Bisnis.com, JAKARTA - Salah satu topik yang mengemuka dalam debat ketiga Presiden dan Wakil Presiden terkait Kerjasama Selatan-Selatan (KSS). Ganjar Pranowo, calon presiden nomor urut 3 menegaskan bahwa kerjasama Selatan-Selatan sangat penting ketika berhadapan dengan negara maju.
Hal ini terbukti ketika kebijakan larangan ekspor nikel Indonesia dipersoalkan Uni Eropa melalui World Trade Organization (WTO).
Ganjar menegaskan, negara-negara di Selatan punya kekayaan sumber daya alam yang melimpah. Indonesia punya potensi yang hebat, karena memiliki sumber daya alam yang sama melimpah.
Mantan Gubernur Jawa Tengah ini menyebutkan, dengan sumber daya alam tersebut, Indonesia bisa bekerja sama dengan negara-negara Selatan dalam hal teknologi baterai. "Nikel kita miliki. Bauksit juga kita punya, kita bisa share dengan yang lain. Ada juga ltihium, umpamanya (kerjasama) dengan Argentina," lanjut Ganjar.
Dirinya menegaskan, dirinya tidak takut dengan ancaman negara-negara lain, terutama terkait hilirisasi mineral. Hilirisasi tersebut harus diperjuangkan secara maksimal untuk kesejahteraan masyarakat.
“Karena itu, penting untuk kita meredefinisi kembali politik bebas aktif. Artinya kita bebas menentukan kebijakan kita sesuai dengan kepentingan nasional. Kita ajak mereka yang selama ini berlawanan untuk investasi di sini.
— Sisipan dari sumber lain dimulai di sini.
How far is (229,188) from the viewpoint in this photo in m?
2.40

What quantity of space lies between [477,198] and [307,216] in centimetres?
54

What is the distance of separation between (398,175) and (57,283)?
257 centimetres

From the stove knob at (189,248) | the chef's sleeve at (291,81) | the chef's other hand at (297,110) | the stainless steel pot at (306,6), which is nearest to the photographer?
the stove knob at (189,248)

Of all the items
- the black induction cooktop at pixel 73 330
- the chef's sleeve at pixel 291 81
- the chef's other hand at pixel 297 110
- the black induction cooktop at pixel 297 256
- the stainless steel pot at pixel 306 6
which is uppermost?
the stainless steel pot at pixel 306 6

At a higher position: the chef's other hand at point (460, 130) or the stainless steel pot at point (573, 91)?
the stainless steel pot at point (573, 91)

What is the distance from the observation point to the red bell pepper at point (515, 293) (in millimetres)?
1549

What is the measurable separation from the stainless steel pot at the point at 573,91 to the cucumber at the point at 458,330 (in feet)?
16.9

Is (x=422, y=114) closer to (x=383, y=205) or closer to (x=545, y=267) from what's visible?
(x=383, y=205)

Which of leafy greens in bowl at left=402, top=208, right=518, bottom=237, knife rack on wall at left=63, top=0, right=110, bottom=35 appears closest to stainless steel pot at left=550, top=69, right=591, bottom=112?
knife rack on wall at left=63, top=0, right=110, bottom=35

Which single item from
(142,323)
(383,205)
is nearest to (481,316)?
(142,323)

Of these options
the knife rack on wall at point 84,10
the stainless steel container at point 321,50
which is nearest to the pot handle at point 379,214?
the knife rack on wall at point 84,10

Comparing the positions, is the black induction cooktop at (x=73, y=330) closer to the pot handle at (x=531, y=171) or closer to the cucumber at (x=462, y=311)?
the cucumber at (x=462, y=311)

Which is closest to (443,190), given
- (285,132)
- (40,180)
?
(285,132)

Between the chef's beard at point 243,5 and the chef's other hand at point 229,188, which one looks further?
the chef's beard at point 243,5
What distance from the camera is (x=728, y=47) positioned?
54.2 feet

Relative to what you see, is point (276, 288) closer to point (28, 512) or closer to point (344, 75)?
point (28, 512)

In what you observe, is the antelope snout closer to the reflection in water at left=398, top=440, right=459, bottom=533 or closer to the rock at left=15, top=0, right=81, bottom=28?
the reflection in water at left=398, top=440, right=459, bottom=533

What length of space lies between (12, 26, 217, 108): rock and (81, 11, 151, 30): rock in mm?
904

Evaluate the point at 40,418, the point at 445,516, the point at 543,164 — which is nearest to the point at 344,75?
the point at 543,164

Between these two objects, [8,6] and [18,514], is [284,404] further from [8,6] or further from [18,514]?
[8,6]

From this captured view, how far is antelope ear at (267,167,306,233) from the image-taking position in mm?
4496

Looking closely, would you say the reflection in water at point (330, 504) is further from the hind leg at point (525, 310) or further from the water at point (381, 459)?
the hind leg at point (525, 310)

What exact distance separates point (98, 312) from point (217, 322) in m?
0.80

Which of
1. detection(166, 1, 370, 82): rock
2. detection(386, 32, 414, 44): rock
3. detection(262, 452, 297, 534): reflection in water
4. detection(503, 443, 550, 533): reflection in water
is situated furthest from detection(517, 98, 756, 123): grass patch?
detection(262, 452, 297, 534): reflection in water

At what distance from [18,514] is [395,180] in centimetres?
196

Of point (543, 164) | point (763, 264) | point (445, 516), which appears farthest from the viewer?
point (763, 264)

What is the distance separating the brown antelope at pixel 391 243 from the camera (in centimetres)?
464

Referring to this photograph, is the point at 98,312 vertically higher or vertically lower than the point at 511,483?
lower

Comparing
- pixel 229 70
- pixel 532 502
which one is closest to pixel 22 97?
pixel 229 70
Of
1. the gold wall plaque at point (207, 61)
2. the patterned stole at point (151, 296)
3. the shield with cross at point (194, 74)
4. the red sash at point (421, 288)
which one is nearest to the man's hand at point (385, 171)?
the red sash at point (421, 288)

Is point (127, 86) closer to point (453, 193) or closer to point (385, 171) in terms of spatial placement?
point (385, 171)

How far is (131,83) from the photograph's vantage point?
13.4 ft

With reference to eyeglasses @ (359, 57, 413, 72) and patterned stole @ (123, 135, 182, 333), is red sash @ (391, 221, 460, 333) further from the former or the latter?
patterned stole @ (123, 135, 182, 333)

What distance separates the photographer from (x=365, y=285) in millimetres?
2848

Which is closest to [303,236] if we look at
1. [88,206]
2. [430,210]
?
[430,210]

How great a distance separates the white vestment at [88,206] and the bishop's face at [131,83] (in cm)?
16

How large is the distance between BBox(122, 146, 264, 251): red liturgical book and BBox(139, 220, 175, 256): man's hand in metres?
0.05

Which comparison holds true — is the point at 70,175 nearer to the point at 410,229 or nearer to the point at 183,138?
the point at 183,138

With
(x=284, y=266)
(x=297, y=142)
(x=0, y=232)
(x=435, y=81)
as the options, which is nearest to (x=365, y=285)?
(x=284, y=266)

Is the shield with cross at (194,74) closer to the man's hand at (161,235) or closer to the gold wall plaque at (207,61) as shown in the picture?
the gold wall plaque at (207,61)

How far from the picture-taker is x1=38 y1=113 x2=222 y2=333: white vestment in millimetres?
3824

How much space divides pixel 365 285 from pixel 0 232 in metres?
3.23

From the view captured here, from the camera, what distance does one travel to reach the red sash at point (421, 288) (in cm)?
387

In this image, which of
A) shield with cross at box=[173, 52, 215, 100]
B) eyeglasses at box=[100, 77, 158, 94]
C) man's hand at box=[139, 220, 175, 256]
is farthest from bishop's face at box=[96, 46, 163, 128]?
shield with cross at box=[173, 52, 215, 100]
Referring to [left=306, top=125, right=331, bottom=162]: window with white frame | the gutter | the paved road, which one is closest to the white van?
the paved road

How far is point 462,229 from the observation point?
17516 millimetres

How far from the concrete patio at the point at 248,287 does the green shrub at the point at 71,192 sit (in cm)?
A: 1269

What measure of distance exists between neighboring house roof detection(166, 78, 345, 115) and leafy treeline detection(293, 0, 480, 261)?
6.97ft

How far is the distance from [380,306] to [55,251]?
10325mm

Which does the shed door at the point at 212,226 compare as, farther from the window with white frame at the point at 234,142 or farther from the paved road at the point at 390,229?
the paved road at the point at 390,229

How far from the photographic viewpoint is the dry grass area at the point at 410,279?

Kita punya kepentingan untuk pertumbuhan ekonomi, menyerap tenaga kerja, dan kesejahteraan rakyat,” kata dia.
Sebagaimana diketahui, KSS adalah kerja sama antar negara berkembang untuk menghasilkan solusi-solusi bersama bagi pembangunan negara selatan. Negara-negara selatan ini adalah negara-negara dunia di bagian Selatan. Negara yang selama ini dikenal memiliki kekayaan sumber daya alam dan sebagian besar adalah negara berkembang.
Ketua Tim Pemenangan Nasional Ganjar-Mahfud Arsjad Rasjid menegaskan, kerjasama selatan-selatan ini akan memperkuat posisi Indonesia dalam persaingan dengan negara di belahan lainnya. Menurutnya, kerjasama ini bisa memperbesar kekuatan ekonomi dan bisa berimbas pada rakyat kecil.
“Kerangka kerja sama ini mengoordinasikan negara dengan kekuatan menengah, terutama di kawasan Indo-Pasifik. Pengaturan ini diharapkan akan menjadi kerangka alternatif dalam merespons persaingan antar negara hegemoni di kawasan. Pengaturan ini juga mencerminkan prinsip "Bebas-Aktif" yang menjadi prinsip politik luar negeri Indonesia dalam berinteraksi di fora internasional,” jelas Arsjad.